** What you are asked to do **
Copy each of the following records word for word.

** Raw data **
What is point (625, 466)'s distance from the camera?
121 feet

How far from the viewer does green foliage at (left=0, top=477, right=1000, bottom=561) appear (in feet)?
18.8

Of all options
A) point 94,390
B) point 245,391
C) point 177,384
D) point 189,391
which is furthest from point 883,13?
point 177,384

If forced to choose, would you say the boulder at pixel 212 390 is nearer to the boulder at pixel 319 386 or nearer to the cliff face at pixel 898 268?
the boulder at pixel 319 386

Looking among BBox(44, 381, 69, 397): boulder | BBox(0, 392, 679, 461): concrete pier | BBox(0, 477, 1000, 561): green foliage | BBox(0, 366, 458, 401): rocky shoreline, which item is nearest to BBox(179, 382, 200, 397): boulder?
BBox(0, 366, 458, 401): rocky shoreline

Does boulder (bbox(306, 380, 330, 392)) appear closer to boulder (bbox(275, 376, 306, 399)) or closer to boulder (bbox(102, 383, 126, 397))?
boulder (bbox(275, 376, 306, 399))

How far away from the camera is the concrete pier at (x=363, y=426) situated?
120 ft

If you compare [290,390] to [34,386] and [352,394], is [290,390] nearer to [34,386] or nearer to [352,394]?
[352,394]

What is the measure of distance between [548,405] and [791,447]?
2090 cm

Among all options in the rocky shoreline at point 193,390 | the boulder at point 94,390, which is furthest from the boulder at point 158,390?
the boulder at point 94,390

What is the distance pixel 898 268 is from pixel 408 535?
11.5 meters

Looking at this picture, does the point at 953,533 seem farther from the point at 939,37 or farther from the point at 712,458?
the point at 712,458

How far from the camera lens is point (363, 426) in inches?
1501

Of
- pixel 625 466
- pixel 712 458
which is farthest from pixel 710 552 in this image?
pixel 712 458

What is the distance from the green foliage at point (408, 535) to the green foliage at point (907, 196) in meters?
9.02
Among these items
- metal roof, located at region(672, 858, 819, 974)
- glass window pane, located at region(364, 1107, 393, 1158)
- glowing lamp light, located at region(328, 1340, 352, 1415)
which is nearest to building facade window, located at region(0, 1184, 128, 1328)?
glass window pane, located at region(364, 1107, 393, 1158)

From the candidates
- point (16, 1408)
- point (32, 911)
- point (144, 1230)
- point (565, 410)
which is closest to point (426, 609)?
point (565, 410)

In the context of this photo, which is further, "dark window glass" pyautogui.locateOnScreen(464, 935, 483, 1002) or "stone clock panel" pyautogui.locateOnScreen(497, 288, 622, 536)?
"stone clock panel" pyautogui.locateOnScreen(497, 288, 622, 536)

** Answer to this task **
What is point (625, 466)'s distance from the camera?
121 feet

How far from the viewer does green foliage at (left=0, top=477, right=1000, bottom=561) appear (in feet)?
18.8

Of all options
A) point 94,390
B) point 245,391
C) point 177,384
D) point 189,391
which is furthest from point 883,13?
point 177,384

If forced to choose, would you say the boulder at pixel 212 390 is nearer to the boulder at pixel 319 386 or nearer to the cliff face at pixel 898 268?
the boulder at pixel 319 386

Looking among BBox(44, 381, 69, 397): boulder | BBox(0, 392, 679, 461): concrete pier | BBox(0, 477, 1000, 561): green foliage | BBox(0, 366, 458, 401): rocky shoreline, which item is nearest to BBox(179, 382, 200, 397): boulder?
BBox(0, 366, 458, 401): rocky shoreline

Does boulder (bbox(306, 380, 330, 392)) appear closer to boulder (bbox(275, 376, 306, 399)) or closer to boulder (bbox(102, 383, 126, 397))?
boulder (bbox(275, 376, 306, 399))

How far away from the camera is the concrete pier at (x=363, y=426) situated?
120 ft

If you compare [290,390] to [34,386] and [352,394], is [290,390] nearer to [34,386] or nearer to [352,394]?
[352,394]

What is the measure of distance between [548,405] and [791,447]?
2090 cm

Among all options in the rocky shoreline at point 193,390 | the boulder at point 94,390, which is furthest from the boulder at point 158,390?
the boulder at point 94,390

What is the distance pixel 898 268 is from pixel 408 535?
11.5 meters

Looking at this picture, does the point at 953,533 seem farther from the point at 939,37 or farther from the point at 712,458?
the point at 712,458

How far from the camera lens is point (363, 426) in inches?
1501

Of
- pixel 625 466
- pixel 712 458
which is farthest from pixel 710 552 in this image?
pixel 712 458

What is the distance from the green foliage at point (408, 535) to the green foliage at point (907, 196) in meters?
9.02
Among these items
- metal roof, located at region(672, 858, 819, 974)
- glass window pane, located at region(364, 1107, 393, 1158)
- glowing lamp light, located at region(328, 1340, 352, 1415)
which is nearest to building facade window, located at region(0, 1184, 128, 1328)?
glass window pane, located at region(364, 1107, 393, 1158)

From the candidates
- point (16, 1408)
- point (32, 911)
- point (144, 1230)
- point (565, 410)
which is closest to point (426, 609)?
point (565, 410)

In the context of this photo, which is further, "dark window glass" pyautogui.locateOnScreen(464, 935, 483, 1002) or "stone clock panel" pyautogui.locateOnScreen(497, 288, 622, 536)?
"stone clock panel" pyautogui.locateOnScreen(497, 288, 622, 536)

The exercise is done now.